他忽然加重了一瞬手上的力道,像是在难以自控的情况下,试图朝着他的陛下发出请求,“我儿李震的第三子李敬真虽与安定公主同龄,但二者绝不相配。”

“陛下——公主易得,贤帅难求啊!”

这最后的八个字,对于这个已经彻底走到了生命末年的长者来说,像是字字椎心泣血,也让李治不免为之一震。

在这一刻,他觉得自己险些要为英国公目光中的执拗之色所烧灼,下意识地想要后退开来。

但或许是临死之前意图保全子孙的执念,让李勣势必要得到一个笃定的回复。

促成他有此决断的,也并不仅仅是安定公主方才的承认,还有即将继承英国公爵位的长孙李敬业,在安定公主到来之前就已和他有过一番简短的对话。

让李勣备觉欣慰的,不只是他已越发洗脱了身上的纨绔之气,还有他在接受了祖父即将到来的死讯时,依然斩钉截铁地在他的病床前说,他会在随后发起对周道务的弹劾。

松漠都督府、汉胡杂居地带以及营州的三道边境防线,绝不能以这等儿戏的方式继续留在这样的人手中。

李勣问他,他应该知道,因为李震早年过世,一旦李勣病逝,李敬业就必须以嫡长孙的身份为他守孝三年,所以就算弹劾周道务教子无方,这个营州都督的位置也极有可能不会落在他的身上。

无论他此前是否得到过安定公主的允诺,现在的情况都已与当时不同了。

而李敬业给他的答复是,就算知道也得这么做。

安定公主教了他立身的本领,让他能看清天下局势,祖父教了他将门世家子弟必须要有何种操守,若他还不能做到有所为有所不为,岂不是辜负了二人的心血。

那一句掷地有声的答复,在他越发觉得神思恍惚的时候不断跳入他的脑海里,让他更觉自己已没有了太多的遗憾。

下一位英国公,已是个足够有担当的人了。

纵然没能看到那个已在暗潮汹涌的冲突浮现于台面上时会是何种样子,他也已经……不悔于此生了。

“我答应你。”他听到李治缥缈的声音钻入了他的耳朵,“我会如你所说,用看待主帅的眼光重新审视安定的婚事。”

李勣的嘴角慢慢浮现出了一缕笑意:“那就……多谢陛下了。臣恭祝陛下福寿绵长……天下安宁。”

他慢慢变轻的不仅有声音,还有他此前试图握住李治手腕的那只手。

在这力道彻底松下去的时候,李治怔怔地望着这个还有余温的位置,后知后觉地意识到,他最重要的辅佐者,已彻底离开了人世。

他挪着有些虚浮的脚步走出了屋门,在英国公死讯宣告的满堂哭声里,下达了对英国公后事的交代。

英国公说希望丧仪从简,此事他会照办,但对于这位李唐的忠臣,他绝不会吝啬于对方死后的哀荣。

“传朕旨意,为悼念英国公病逝,停朝七日。
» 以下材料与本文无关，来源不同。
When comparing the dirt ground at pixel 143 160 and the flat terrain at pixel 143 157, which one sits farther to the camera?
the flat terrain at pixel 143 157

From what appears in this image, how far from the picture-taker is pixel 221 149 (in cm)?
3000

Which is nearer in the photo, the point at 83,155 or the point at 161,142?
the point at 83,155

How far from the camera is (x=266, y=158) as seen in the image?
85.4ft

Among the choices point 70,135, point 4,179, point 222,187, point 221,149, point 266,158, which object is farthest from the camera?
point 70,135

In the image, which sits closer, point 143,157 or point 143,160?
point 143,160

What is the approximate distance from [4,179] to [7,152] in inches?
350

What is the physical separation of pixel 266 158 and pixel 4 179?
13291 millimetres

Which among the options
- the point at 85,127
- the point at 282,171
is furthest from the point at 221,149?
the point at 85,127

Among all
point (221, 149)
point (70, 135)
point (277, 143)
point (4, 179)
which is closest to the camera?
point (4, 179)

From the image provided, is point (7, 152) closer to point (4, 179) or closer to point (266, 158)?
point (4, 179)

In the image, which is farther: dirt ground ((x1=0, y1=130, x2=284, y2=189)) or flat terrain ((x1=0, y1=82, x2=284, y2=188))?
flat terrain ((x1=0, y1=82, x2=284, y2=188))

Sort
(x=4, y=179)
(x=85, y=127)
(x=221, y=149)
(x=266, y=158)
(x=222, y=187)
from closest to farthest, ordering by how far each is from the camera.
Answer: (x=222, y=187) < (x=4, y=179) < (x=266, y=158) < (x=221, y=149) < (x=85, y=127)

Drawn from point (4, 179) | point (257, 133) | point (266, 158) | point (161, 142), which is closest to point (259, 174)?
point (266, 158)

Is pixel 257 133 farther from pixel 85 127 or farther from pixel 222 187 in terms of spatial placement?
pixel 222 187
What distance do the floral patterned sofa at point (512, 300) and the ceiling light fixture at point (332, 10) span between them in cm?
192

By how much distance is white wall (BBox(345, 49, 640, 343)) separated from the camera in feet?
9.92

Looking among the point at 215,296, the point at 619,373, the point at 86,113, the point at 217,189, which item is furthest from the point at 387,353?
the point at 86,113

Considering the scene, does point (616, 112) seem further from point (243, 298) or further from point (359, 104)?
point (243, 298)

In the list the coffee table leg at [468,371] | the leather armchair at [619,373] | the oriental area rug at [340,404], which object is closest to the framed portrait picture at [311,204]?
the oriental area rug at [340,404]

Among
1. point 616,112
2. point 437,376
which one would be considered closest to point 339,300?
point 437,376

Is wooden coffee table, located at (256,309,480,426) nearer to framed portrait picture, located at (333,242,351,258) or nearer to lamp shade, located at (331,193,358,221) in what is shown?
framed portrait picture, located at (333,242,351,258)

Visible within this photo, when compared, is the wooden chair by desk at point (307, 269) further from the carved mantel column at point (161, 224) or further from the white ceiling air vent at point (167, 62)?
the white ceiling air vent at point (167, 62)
”

“追赠太尉、扬州大都督,谥号……贞武,赐棺木,陪葬昭陵。”

“令司平、司礼二部主持丧仪,由朕亲自登楼送葬,百官送行至城外,太子、安定公主送葬至昭陵,坟制效仿前朝卫霍,仿照阴山、铁山、乌德革建山而建,以表彰英国公……”

“北定突厥、薛延陀之功!”

这是一份对于臣子几近顶峰的优待。

也给英国公的人生给出了一个有始有终的定论。

但英国公李勣又显然配得上这份殊荣。

当李清月带着李长仪走出英国公府的时候,周边的里坊内已经响起了数道哭声,正是为这位国之栋梁发出的。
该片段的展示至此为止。